*PROBLEM TO SOLVE*
Copy out only those lines running from the line with "What is the linear" to the end of the listing, keeping each one exactly as it is.

[Records excerpted from a collection]

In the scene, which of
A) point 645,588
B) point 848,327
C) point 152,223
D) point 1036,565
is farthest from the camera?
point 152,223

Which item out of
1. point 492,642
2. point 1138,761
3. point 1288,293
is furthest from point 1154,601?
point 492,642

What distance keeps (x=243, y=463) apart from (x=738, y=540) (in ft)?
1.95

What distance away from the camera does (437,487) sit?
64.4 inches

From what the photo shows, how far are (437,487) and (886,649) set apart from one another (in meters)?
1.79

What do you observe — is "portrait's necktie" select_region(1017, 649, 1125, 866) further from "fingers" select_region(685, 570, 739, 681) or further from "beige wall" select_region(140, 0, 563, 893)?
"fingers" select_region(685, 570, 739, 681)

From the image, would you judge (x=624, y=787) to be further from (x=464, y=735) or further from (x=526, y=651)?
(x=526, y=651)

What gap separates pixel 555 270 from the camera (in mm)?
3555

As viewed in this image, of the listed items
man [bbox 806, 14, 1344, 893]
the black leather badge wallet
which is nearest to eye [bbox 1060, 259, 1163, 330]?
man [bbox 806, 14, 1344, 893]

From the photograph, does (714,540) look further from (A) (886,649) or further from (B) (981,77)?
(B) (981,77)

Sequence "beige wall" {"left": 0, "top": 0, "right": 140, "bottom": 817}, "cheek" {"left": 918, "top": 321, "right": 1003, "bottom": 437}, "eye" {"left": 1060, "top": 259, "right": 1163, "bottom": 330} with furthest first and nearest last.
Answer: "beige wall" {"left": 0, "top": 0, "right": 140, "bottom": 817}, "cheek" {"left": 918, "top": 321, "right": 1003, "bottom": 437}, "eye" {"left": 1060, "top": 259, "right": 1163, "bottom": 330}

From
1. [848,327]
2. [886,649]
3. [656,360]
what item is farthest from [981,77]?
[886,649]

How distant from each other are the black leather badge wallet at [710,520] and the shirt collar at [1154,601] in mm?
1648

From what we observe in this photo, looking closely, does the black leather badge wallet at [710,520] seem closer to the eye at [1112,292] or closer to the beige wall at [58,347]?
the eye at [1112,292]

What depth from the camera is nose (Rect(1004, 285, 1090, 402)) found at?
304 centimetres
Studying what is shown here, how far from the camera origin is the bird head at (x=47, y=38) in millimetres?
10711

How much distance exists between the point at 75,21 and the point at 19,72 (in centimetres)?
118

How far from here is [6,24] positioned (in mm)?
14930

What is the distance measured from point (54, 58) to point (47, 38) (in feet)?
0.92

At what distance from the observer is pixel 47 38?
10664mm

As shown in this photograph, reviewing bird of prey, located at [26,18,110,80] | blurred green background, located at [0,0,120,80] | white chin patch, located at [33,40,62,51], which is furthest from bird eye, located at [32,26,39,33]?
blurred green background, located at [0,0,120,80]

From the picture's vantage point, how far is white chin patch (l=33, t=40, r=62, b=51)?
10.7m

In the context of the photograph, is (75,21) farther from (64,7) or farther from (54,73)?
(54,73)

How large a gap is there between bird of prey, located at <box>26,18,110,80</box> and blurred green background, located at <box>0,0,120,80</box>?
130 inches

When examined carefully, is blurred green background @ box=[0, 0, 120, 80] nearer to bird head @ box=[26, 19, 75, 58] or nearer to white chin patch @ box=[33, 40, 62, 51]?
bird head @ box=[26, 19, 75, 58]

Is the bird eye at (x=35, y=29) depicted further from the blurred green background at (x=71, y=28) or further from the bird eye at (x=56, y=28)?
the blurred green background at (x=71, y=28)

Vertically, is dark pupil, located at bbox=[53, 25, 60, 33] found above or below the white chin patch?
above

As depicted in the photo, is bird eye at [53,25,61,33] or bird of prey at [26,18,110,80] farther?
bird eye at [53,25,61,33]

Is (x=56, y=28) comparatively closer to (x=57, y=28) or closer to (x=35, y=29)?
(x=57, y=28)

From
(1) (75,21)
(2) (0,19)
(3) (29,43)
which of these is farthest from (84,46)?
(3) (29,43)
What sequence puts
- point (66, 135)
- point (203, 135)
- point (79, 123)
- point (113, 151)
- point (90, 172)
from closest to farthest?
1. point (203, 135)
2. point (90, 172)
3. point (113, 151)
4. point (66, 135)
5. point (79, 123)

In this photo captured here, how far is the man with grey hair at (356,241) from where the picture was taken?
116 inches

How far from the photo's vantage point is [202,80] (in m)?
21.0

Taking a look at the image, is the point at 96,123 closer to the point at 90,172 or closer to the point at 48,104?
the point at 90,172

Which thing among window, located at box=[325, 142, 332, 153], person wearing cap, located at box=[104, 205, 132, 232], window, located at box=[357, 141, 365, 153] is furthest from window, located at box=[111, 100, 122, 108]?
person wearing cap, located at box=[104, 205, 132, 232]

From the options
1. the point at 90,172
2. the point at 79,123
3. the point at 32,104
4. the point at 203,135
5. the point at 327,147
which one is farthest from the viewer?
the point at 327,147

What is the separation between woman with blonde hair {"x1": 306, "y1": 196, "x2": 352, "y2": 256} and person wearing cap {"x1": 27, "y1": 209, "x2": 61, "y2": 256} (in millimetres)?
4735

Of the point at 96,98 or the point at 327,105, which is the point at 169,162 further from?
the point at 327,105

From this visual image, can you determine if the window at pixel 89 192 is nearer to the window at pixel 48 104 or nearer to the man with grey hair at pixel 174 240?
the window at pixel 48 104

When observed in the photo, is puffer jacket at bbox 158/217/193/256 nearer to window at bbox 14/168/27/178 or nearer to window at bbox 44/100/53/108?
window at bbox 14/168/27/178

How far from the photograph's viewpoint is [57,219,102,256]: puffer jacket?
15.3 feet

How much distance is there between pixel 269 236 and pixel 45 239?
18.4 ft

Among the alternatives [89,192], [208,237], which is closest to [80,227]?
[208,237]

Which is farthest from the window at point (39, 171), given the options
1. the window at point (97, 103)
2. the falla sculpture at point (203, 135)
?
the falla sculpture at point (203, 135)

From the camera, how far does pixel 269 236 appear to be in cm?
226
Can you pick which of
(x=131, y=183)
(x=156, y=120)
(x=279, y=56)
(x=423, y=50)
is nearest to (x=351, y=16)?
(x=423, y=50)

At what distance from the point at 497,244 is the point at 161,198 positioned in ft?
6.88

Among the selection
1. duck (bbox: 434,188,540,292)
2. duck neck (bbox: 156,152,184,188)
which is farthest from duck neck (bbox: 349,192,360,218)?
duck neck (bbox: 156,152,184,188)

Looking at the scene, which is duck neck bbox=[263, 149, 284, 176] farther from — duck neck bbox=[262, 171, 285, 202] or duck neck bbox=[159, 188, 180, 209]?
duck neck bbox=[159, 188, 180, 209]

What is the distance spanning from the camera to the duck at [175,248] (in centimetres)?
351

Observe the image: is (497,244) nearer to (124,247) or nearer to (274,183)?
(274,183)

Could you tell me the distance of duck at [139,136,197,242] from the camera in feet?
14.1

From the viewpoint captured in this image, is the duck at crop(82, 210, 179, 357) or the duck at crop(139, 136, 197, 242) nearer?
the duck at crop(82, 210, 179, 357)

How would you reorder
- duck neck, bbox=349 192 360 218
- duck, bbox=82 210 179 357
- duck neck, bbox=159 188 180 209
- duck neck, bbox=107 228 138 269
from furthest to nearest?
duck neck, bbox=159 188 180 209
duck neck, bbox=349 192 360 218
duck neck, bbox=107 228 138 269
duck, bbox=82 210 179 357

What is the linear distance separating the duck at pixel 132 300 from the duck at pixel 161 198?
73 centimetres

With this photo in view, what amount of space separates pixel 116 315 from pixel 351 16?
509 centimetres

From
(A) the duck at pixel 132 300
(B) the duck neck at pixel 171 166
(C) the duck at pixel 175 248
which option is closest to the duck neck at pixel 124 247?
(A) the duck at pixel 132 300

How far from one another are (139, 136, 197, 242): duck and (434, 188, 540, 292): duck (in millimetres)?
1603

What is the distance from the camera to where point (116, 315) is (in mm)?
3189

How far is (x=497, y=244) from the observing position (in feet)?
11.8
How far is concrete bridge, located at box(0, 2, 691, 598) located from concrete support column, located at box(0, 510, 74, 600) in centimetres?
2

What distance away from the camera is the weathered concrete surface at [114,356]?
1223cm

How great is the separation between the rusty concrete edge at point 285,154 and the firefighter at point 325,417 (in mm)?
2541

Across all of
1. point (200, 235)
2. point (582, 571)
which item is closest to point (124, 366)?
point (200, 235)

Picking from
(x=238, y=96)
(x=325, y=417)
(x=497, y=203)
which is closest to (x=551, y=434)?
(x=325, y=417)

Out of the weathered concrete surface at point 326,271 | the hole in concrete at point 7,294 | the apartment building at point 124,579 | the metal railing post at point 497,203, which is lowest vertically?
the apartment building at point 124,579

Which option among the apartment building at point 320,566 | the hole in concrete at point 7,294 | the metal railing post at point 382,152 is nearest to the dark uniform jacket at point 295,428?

*EXERCISE ANSWER*
What is the linear distance separating the duck at pixel 132 300 from the duck at pixel 161 198?
73 centimetres

With this photo in view, what amount of space separates pixel 116 315 from pixel 351 16?
509 centimetres

From
(A) the duck at pixel 132 300
(B) the duck neck at pixel 171 166
(C) the duck at pixel 175 248
which option is closest to the duck neck at pixel 124 247?
(A) the duck at pixel 132 300

How far from one another are (139, 136, 197, 242): duck and (434, 188, 540, 292): duck (in millimetres)?
1603

What is the distance from the camera to where point (116, 315) is (in mm)?
3189

How far is (x=497, y=244) from the observing position (in feet)?
11.8
How far is concrete bridge, located at box(0, 2, 691, 598) located from concrete support column, located at box(0, 510, 74, 600) in centimetres?
2

What distance away from the camera is the weathered concrete surface at [114,356]?
1223cm

How great is the separation between the rusty concrete edge at point 285,154 and the firefighter at point 325,417 (in mm)?
2541

Across all of
1. point (200, 235)
2. point (582, 571)
which item is closest to point (124, 366)?
point (200, 235)

Picking from
(x=238, y=96)
(x=325, y=417)
(x=497, y=203)
which is closest to (x=551, y=434)?
(x=325, y=417)

Out of the weathered concrete surface at point 326,271 | the hole in concrete at point 7,294 | the apartment building at point 124,579 | the metal railing post at point 497,203, which is lowest vertically?
the apartment building at point 124,579

Which option among the apartment building at point 320,566 | the hole in concrete at point 7,294 | the metal railing post at point 382,152 is nearest to the dark uniform jacket at point 295,428?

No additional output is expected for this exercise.